_Action item_
Once the line with "Given this setup, evaluate" is found, repeat exactly that line and every one after it until the data below ends, including the last line.

Records from a collection
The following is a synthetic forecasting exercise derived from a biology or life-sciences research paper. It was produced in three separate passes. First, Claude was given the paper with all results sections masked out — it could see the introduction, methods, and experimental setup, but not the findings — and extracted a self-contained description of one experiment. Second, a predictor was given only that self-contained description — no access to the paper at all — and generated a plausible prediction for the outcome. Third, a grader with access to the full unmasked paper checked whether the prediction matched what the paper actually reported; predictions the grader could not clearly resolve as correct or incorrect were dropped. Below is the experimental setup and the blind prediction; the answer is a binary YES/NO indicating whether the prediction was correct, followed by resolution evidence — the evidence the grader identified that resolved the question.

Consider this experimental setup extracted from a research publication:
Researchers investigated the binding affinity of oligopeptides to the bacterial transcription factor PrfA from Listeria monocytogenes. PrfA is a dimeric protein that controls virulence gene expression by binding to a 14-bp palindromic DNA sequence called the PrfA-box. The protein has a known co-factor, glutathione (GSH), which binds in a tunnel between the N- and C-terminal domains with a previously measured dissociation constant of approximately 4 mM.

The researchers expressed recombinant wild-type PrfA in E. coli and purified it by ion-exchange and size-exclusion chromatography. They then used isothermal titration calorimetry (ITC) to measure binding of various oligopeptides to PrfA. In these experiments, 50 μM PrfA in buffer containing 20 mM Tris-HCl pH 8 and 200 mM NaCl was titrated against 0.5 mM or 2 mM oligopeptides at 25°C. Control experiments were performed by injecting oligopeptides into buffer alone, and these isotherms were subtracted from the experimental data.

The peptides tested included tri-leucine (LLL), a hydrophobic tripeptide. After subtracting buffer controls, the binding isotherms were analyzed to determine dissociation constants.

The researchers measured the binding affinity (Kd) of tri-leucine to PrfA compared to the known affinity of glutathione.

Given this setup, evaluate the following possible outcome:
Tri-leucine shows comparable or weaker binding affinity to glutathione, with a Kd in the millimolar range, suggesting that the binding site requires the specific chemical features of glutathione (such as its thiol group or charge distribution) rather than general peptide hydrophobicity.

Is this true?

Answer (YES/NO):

_Solution for this exercise_
Given this setup, evaluate the following possible outcome:
Tri-leucine shows comparable or weaker binding affinity to glutathione, with a Kd in the millimolar range, suggesting that the binding site requires the specific chemical features of glutathione (such as its thiol group or charge distribution) rather than general peptide hydrophobicity.

Is this true?

Answer (YES/NO):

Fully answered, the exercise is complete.